In the week leading up to the April work-weekend, Dan H designed and built some utility storage bins from 2" angle iron and heavy duty hardware cloth. He was just putting on the finishing touches when the other members started arriving.
As stated in earlier blog entries, it was decided a steam driven fuel tank heater was needed in the 6's tender. According to a 1904 book on oil fired locomotives, lighter oil should be between 100F and 120F and heavy "bunker oil" (also known as "tar!") needs to be over 150F! No wonder we had problems when the stuff hit freezing last December.
After some behind the scenes discussions, the final design of the heater was agreed upon and the plans put in place to get as much done as possible during this weekend.
Last month, we had drained the oil from the tender via a dip tube in one of the risers near the tank's front. The plans for this month were to lift the tank off the tender and finish removing the residual fuel (and muck!). Then, if things went well, perhaps we'd get the steam inlet and outlet in place.
After disconnecting the pipes from the bottom of the tank and unbolting its two large tie downs, Roger R uses the bridge crane on the pit track to begin lifting the tank free of the tender.
John G operates the crane as Roger R gives hand signals.
After tilting the tank "just right" it lifted free of the tender.
Once the tank was high enough, we were able to pull the locomotive and tender out from under the tank and then set the tank on the ground.
Roger R started the process of emptying the last few gallons of fuel from the tank. The tank's water drain had mucked over and needed considerable poking and prodding to get the fuel to exit the tank.
Roger R contemplates how he will get the long handled shovel into the tank to scoop the reluctant muck off the tank's floor.
With a protective Tyvek-brand suit on, Roger climbs into the tank to scoop the muck into buckets.
John G lifts a filled bucket free of the tank and hands an empty bucket back to Roger.
After much scooping and lots of wiping, the floor becomes quite clean -- considering how awful it was to start.
After wiping the floor, walls, and top of the tank as much as possible, we set two small blowers in the risers welded to the front of the tank. We wanted to exchange the oil-rich atmosphere with something a bit easier to work with.
We were quite surprised on Saturday morning to see how effective the blowers were to dry the tank. We skipped the plans to use solvent and detergent to clean the tank and went into the next phase -- mounting the new steam pipe inlet and outlet.
Randy V and Nathan V reposition the straps so the tank can be inverted for the welding.
While the tank project was going on, Rex F and Ryan F dealt with some other mechanical issues. Here, they are changing the oil, cleaning the air filters, and fixing the exhaust pipe of the gasoline air compressor.
Dave O uses a cutting torch to make the holes in the tank's bottom. Besides the two steam pipes, we decided to replace the tank's water drain.

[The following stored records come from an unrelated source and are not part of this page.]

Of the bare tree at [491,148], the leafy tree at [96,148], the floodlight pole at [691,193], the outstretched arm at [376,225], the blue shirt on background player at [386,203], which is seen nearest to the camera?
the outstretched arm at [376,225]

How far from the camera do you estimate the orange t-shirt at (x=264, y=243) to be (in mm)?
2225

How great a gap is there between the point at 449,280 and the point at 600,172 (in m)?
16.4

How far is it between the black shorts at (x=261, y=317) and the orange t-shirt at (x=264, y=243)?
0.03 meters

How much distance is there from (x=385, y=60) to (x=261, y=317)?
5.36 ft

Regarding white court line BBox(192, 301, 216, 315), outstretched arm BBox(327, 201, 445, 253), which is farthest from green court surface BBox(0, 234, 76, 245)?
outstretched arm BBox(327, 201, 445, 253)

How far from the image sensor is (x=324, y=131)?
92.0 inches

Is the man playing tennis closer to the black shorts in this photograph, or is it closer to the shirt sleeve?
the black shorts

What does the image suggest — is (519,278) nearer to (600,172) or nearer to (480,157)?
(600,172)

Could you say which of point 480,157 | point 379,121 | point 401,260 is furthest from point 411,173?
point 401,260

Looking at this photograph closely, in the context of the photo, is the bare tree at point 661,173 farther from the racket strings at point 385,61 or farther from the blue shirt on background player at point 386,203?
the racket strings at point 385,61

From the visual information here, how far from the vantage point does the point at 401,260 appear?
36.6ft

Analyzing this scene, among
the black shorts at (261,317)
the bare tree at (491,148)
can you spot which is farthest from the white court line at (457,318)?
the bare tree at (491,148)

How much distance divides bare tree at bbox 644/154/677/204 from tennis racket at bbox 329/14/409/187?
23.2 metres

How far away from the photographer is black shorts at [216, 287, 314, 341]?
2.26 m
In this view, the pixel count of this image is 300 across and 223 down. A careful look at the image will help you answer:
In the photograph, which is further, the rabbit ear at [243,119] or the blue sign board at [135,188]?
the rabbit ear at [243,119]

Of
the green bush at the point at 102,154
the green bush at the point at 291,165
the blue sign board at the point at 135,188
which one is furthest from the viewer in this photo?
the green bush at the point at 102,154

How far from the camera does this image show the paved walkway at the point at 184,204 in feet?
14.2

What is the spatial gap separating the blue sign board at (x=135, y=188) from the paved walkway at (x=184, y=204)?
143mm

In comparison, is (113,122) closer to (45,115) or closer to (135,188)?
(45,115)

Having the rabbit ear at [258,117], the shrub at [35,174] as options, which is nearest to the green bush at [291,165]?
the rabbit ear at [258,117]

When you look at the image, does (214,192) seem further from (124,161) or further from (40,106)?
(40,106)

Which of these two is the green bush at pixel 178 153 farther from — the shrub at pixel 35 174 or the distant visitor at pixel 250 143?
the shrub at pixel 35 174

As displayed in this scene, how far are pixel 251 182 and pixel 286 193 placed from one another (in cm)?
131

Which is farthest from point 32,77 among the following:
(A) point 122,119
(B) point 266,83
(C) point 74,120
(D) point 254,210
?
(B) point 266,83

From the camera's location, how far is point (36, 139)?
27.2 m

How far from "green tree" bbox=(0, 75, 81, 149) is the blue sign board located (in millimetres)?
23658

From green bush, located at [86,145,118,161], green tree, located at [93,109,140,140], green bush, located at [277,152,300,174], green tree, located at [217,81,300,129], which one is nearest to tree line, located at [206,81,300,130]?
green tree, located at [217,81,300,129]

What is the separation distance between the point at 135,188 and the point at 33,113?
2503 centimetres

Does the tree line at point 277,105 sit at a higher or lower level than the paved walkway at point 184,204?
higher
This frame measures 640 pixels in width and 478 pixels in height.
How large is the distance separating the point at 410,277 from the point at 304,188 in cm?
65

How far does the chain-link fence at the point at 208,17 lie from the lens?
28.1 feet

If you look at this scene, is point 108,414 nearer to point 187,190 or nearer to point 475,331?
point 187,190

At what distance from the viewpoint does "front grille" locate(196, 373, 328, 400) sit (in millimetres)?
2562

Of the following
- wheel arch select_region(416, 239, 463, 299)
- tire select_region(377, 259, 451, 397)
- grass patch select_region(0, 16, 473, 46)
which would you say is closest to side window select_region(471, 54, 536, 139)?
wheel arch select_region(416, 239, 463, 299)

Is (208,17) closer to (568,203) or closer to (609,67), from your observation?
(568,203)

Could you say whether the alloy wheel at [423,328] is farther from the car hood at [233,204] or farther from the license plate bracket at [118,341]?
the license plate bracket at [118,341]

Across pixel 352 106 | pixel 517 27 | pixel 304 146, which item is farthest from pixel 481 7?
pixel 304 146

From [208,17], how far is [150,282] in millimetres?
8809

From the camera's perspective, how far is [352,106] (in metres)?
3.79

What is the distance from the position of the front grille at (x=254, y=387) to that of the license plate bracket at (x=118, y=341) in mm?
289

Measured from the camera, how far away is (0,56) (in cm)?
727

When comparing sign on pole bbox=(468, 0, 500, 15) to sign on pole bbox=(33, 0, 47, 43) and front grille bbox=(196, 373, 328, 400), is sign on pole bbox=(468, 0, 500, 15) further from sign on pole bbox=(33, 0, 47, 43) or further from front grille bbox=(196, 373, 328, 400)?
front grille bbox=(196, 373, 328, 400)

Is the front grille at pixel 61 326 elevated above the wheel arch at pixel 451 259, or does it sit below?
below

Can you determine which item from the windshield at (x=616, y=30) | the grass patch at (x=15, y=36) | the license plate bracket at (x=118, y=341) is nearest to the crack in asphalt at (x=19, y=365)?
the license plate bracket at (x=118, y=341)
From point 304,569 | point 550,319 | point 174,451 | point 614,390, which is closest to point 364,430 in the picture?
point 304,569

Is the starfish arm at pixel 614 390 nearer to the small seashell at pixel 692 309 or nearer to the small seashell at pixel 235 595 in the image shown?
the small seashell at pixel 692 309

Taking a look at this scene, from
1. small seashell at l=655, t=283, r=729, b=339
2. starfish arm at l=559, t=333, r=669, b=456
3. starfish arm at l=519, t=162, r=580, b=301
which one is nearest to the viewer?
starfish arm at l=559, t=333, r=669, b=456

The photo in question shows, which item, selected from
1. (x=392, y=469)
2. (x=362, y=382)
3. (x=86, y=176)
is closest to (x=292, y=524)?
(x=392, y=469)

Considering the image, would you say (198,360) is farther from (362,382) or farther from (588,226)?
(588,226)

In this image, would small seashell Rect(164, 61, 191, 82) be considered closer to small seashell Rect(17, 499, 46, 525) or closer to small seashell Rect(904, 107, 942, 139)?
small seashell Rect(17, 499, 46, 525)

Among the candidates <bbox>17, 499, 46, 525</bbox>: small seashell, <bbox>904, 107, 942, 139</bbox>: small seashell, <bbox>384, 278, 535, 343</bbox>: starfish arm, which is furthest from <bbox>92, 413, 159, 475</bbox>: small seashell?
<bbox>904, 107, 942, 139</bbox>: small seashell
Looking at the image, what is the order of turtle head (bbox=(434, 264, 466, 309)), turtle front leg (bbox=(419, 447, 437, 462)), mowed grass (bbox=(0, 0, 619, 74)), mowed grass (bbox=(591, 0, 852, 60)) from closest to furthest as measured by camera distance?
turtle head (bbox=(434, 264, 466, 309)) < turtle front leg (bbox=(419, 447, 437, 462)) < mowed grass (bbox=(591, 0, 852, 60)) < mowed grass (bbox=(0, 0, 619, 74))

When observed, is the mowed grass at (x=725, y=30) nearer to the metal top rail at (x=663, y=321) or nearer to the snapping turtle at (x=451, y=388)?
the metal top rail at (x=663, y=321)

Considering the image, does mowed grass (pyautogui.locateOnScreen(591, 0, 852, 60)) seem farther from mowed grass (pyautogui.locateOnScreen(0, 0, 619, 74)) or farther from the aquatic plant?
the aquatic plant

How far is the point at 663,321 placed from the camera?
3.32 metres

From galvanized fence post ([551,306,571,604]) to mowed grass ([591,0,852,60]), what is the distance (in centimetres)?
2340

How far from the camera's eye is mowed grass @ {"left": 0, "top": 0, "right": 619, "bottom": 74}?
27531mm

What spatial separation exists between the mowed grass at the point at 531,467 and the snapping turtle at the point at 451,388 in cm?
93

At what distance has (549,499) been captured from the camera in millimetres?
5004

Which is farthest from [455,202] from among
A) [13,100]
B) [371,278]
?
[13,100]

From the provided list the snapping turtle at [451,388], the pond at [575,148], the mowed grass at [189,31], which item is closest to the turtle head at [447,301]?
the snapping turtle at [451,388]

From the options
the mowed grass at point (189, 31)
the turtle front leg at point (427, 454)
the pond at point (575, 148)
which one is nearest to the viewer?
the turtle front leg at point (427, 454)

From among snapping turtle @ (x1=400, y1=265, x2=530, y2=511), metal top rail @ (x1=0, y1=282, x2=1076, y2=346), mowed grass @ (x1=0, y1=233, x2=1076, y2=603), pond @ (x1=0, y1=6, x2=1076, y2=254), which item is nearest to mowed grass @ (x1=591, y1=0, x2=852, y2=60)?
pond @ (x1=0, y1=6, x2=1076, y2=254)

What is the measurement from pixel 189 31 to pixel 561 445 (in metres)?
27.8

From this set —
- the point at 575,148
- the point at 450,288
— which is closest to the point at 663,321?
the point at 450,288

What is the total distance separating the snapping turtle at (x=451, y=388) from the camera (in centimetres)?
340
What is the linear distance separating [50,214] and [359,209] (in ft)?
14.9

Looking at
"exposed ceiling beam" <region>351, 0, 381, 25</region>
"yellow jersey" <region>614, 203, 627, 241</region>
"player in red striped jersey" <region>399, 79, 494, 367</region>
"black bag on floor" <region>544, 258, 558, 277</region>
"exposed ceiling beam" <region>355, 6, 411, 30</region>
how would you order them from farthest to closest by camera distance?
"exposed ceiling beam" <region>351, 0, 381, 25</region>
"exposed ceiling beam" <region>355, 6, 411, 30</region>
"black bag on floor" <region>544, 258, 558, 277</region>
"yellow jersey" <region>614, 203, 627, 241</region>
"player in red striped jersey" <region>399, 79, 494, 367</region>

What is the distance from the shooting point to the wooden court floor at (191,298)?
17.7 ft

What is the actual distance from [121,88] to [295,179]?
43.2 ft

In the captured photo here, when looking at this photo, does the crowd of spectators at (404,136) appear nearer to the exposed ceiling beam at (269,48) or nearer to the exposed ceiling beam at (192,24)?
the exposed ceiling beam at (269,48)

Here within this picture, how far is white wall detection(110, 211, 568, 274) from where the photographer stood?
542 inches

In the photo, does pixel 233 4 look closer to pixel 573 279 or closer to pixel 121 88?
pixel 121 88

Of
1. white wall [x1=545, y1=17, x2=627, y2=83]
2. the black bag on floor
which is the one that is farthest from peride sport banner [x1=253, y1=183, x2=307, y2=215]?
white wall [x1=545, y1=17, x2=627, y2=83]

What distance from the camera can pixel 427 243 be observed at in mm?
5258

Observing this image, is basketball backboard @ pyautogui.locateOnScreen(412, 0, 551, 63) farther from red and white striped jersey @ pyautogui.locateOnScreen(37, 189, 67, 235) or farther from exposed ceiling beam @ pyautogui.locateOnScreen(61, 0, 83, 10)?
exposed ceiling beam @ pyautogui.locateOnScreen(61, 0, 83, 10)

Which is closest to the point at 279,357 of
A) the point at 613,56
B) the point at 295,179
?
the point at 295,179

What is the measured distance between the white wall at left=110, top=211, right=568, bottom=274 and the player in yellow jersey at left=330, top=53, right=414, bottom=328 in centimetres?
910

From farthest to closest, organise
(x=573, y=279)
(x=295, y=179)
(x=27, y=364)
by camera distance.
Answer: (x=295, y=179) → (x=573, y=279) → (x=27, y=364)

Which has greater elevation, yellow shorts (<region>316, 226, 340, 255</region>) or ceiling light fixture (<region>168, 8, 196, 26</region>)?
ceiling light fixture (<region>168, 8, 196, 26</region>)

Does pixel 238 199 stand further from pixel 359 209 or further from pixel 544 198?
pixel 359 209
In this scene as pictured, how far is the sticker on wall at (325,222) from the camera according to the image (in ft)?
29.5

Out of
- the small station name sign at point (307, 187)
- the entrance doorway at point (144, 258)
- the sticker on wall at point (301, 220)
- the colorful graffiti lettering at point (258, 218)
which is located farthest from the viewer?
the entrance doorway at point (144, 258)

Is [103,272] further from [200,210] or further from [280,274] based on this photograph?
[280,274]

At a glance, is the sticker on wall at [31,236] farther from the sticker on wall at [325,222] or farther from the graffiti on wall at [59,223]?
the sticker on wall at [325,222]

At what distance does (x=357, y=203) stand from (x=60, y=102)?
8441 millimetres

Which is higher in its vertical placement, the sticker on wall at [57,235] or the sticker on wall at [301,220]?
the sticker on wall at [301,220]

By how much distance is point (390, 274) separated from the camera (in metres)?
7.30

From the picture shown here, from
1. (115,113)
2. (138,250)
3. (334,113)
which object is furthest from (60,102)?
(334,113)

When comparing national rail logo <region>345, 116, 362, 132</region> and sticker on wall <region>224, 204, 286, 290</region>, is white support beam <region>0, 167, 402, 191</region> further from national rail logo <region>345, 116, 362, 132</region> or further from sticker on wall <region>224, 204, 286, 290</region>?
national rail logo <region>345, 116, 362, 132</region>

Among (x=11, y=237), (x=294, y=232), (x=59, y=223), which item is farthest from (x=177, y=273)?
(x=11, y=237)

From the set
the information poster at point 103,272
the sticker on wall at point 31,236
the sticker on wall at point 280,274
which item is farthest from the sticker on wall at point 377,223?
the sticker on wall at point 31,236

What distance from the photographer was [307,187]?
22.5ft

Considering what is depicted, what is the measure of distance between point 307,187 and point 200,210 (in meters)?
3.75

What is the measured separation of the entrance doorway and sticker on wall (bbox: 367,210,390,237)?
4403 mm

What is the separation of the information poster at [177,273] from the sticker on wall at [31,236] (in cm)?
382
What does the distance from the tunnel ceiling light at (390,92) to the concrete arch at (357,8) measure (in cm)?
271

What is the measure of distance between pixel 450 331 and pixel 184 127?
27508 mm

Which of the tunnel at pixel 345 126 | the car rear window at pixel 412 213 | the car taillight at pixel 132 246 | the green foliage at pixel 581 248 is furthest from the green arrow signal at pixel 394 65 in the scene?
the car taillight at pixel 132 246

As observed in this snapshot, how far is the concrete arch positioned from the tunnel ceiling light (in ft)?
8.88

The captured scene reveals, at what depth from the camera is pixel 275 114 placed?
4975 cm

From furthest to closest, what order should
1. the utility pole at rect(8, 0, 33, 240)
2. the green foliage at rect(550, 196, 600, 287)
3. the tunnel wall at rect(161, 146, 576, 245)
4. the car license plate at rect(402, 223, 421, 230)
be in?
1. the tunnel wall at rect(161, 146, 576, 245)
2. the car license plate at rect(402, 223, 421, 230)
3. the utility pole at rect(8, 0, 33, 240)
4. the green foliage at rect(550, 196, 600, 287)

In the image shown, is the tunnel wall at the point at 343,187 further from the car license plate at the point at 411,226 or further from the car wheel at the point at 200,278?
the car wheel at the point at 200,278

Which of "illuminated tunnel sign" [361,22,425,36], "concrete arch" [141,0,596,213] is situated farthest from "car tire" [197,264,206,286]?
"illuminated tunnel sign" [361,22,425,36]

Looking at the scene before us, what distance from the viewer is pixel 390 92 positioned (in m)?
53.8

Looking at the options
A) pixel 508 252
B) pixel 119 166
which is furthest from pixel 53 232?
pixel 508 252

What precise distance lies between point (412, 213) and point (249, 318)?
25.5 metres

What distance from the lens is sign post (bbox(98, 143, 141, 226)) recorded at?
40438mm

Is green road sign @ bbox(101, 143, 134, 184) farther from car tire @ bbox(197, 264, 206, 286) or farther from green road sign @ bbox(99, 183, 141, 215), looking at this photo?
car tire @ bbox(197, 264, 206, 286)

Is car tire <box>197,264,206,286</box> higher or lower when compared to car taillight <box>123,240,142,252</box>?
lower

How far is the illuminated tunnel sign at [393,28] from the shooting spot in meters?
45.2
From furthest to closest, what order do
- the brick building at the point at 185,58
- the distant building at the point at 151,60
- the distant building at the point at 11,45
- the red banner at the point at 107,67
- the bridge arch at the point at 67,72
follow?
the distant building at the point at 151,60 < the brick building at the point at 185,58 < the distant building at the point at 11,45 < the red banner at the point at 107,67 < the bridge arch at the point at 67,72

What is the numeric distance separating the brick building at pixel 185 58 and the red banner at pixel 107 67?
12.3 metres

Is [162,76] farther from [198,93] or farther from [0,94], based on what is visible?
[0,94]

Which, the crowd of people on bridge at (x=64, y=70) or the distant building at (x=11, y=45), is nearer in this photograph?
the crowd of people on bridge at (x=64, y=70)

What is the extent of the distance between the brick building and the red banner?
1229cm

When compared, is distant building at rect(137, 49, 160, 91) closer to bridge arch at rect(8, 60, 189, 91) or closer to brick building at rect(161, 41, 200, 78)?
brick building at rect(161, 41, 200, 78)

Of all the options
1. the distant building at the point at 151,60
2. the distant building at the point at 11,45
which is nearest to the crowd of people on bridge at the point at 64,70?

The old 3/8" drain plugged easily so it was replaced with a 3/4" drain.
While working on the tank and compressor, we were visited by Barton J from the NRHS. The NRHS has made arrangements with the Midwest Old Threshers and MCRR to operate our equipment for a road trip taking place during their annual convention
Kendall O cleans some parts in the solvent tank.
Randy V and Nathan V cut some channel stock which will become the supports for the tank heater.
The steam outlet welded to the engineer's side of the fuel tank
The tank drain (to the left) and the steam inlet welded to the tank's fireman side. The large pipe nipple with the union is the fuel outlet.
Things were going so smoothly that after lunch John G and Elliot H went to a nearby building supply store to purchase black pipe which would be suspended over the floor of the tank.
After a few measurements were made, Roger R, Melissa B and Elsie B begin cutting and threading the long runners for the heater.
It may look like Melissa is hitting Roger in the head, but "trust me" it was the camera angle that caused this curious scene.
Despite his best efforts, by 9 PM Elliot H had run out of excuses for not going into the tank to begin installation of the heating pipes.
Elliot checks the welding gloves and wire cutter for the using the MIG welder inside the tank.
This is a view inside the tank. It isn't that large, measuring 96" front to back, 38" left-to-right, and 36" high.
After installing the right half of the pipes, Elliot decided he had enough of scooting around the tank and "hung it up" for the night.
Roger R took his place in the tank to finish the piping. By 11 PM all that was left to complete was the heater's pressure test and replacing the tank in the tender.
Once the tank is back in the tender, we can decide precisely how to bring steam to the inlet and how to position the waste steam outlet. That is something for next month.